Mercury Switch - Time to Shine (2005)

publié par Séb le 13 février 2006

Album atypique s’il en est, le nouveau Mercury Switch, a au moins le mérite d’être plutôt étrange, bien qu’il n’apporte rien de nouveau aux fans du genre. Avis aux amateurs de hardcore, de metal progressif, de heavy 80’s et même de Deftones, cet album devrait faire plaisir à vos oreilles.


Mercury Switch - Time to Shine I believe love is stronger than. Clenched fists and broken wrigs. (Traduction : Je crois que l’amour est plus fort que. Des poings levés et des poignets brisés). Premières phrases de la première chanson de ce nouvel album. Le mot d’ordre est lancé. L’appel est clair et ne fera que se confirmer au fil des chansons à suivre. Mais penchons nous d’abord sur le son Mercury Switch.

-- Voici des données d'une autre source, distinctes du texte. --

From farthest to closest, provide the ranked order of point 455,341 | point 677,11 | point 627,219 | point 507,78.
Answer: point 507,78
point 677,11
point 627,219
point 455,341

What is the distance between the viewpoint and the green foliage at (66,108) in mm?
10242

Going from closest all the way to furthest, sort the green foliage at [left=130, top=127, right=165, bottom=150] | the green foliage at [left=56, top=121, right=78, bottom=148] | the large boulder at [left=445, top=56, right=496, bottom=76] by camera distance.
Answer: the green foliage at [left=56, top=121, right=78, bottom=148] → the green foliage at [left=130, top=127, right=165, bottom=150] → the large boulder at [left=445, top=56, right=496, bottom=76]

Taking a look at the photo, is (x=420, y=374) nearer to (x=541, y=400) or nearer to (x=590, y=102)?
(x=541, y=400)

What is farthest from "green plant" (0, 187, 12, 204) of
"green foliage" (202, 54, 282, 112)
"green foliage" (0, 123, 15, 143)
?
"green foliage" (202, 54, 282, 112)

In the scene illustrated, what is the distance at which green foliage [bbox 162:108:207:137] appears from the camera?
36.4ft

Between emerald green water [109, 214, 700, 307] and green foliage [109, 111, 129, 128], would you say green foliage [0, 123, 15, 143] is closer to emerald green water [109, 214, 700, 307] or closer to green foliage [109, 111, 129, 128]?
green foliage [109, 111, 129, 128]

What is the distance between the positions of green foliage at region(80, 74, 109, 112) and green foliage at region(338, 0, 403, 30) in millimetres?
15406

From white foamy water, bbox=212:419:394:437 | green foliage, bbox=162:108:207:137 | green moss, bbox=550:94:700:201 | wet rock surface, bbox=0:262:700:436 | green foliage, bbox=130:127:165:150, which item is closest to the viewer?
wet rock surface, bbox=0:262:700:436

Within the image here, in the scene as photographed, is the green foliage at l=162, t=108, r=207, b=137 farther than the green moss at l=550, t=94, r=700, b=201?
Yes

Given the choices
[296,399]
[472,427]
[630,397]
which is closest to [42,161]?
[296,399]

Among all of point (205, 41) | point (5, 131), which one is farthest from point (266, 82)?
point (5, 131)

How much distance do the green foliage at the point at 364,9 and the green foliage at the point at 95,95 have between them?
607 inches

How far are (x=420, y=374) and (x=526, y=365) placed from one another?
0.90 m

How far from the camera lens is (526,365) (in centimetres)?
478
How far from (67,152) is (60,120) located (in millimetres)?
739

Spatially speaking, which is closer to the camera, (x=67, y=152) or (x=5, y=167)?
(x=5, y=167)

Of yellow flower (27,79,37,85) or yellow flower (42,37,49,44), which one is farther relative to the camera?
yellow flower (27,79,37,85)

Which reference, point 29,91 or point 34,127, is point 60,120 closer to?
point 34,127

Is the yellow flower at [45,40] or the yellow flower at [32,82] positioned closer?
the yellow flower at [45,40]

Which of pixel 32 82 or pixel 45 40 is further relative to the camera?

Cet album ne marquera pas l’histoire du hardcore. Autant le préciser dès le début. Mais (il y a toujours un "mais" qui traîne dans un coin, près à bondir pour sauver la peau d’un malheureux qui n’aurait, en apparences, que peu de chances de survie)... je disais donc, mais il possède suffisament d’atouts pour devenir ce genre de disque que l’on se surprend à retrouver bien plus souvent qu’on ne pourrait le penser dans la chaîne hi-fi. La première chanson, au delà de son texte coup de poing, développe dès le début une certaine puissance. Sans être ravageurs, les riffs efficaces, la batterie qui balance plutôt bien et une basse qui groove sans cesse, le tout accompagné de stridentes nappes de synthés, auront vite fait de surprendre, voir même de plaire à l’auditeur. Si la base hardcore du groupe reste présente dans tous les morceaux, on découvrira bien vite que tout un tas d’inspirations, volontaires ou non, se faufilent ci et là. Quelle surprise alors de retrouver des gimmicks typiquement metal progressif au détour d’un refrain (voir même de tout un morceau) ou de croire entendre, le temps d’un début de chanson, les Deftones qui remplacerait les 5 musiciens. Et si la violence brute montre son nez à plusieurs reprises, il faut aussi reconnaître à Mercury Switch une jolie maîtrise des passages plus posés, plus calmes et qui s’avèrent vraiment agréables. Mais si il y avait un morceau à retenir dans cet album intriguant, ce serait assurémment The Devil is a Woman Tonight. Pur résultat d’une inspiration 80’s avec voix aigues et guitares criadres ; amateurs de mulets, de pantalons en cuir moulants et de gilets en jean, ce morceau est pour vous. Et même si l’on aime pas le genre, il est difficile de ne pas prendre un certain pied à l’écoute de cet OVNI. Le gros soucis derrière tous ces moments intéressants, c’est que la musique ne semble exister que par ces diverses récupérations sauvages de genres parallèles. L’exercice est intéressant, les musiciens maîtrisent la chose à n’en pas douter et même si le tout est très fun, il manque ce petit plus qui permettrait à Time to Shine de mener sa propre existence.

Mais la musique sans le texte ne serait qu’un support vide. Lyrics intéressants, bien que, au goût de votre serviteur, un poil trop neutres, trop lisses et passe-partout. On trouve quelques passages plus "inspirés" évidemment, mais dans l’ensemble, les textes restent, malgré un début plutôt fracassant, assez sobres. Oh bien sûr, en tant que chrétien il y a plusieurs phrases qui marquent ou qui titillent notre instinct de converti, mais cela reste plutôt léger sur l’ensemble des paroles.


Time to Shine
ne marquera pas l’histoire du hardcore. Qu’on se le dise. Mais la foisonnance d’inspirations musicales et la maîtrise dans l’exécution fait plaisir à entendre et en font un album qui mérite quand même d’être découvert.